> **Assigned task**
Resume the family history passage about Mattie and Rudolph, continuing from its final sentence.

──────── Selected passage

Mattie did not have children of her own. However, she seems to have taken a maternal interest in some of her nieces and nephews. More than one surviving photo shows her with her brother Alvin’s son Walter, who may have been her boarder in his young adulthood, during the years leading up to the 1914 relocation of the Alvin Branson family to Stockton, San Joaquin County, CA. That was a period when Walter was trying his hand at mining. Mattie may also have been an asset to her brother-in-law William McDonald when her sister Phoebe passed away in 1887, leaving four young children motherless -- though her sister Theresa, five years older than Mattie, seems to have borne the brunt of that burden.

In 1915, Rudolph suffered the loss of two young half-siblings in rapid succession -- his brother Albert Mueller on April 27th of a lung infection, and his sister Lena Mueller Jennings July 9th of peritonitis following an appendectomy. Albert was only eighteen, Lena nineteen. These blows came less than a year after the death of Rudolph’s father. At this point, Rudolph’s life seems to have fallen apart, a decline perhaps triggered by these tragedies. Family recollection is that his marriage to Mattie went sour, and they separated, and that he may have committed suicide. The state death index shows he passed away 23 March 1918 in Monterey County. He was not yet fifty years old.

────────────────
──────── Data to examine

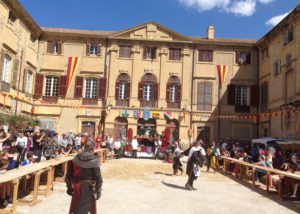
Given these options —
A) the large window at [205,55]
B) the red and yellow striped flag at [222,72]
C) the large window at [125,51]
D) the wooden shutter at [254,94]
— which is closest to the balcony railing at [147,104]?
the large window at [125,51]

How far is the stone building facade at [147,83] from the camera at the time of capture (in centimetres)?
2592

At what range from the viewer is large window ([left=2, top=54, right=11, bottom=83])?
20250mm

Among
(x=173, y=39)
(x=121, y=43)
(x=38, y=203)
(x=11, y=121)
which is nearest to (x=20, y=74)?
(x=11, y=121)

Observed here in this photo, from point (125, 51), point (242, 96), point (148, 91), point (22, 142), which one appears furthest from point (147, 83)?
point (22, 142)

────────────────

> **Result of the task**
Now on her own, Mattie turned to hotel housekeeping to support herself. At this point in California history, Kern County was replete with residence hotels and boarding houses needed by the many bachelors who were employed by the booming oil industry, so she moved south. The 1 January 1920 census shows her in Bakersfield, residing at her workplace. (She is listed under the spelling of Muller.) Also in the the 1920 Kern County census is Joe T. White, an employee for Standard Oil, lodging in a boarding house. He was Joseph Tilden White, and had been born in Caldwell County, NC 29 July 1876 to Ambrose White and Mary A. Tritt. He had come out to California with his twin brother Daniel Tilden White, who like him had become an employee of Standard Oil. Mattie and Joe may already have encountered each other by early 1920. Joe’s address on his draft registration card shows him at a boarding hotel in Bakersfield in September, 1918 -- this may well have been the same hotel Mattie worked at. Perhaps they met slightly later. In either case, they entered into a courtship and were wed in approximately 1922.

The couple remained in Bakersfield for a time, then settled in Pond, CA. Pond is such a small place it does not appear on most maps. It is in Kern County, located about six miles southwest of Delano. It was no doubt a community that existed as a whistlestop along the Southern Pacific railroad line. It has lessened in vitality now the main transport corridor is Highway 99, several miles to the east. When the Whites lived there, it was near an oil pumping station where Joe worked as a night watchman. Mattie raised chickens at home as a supplementary means of income.

Mattie died 29 December 1942 and is buried in Delano. Joe White survived her, probably continuing to reside in the home he and Mattie had shared. He passed away in Kern County 15 April 1947.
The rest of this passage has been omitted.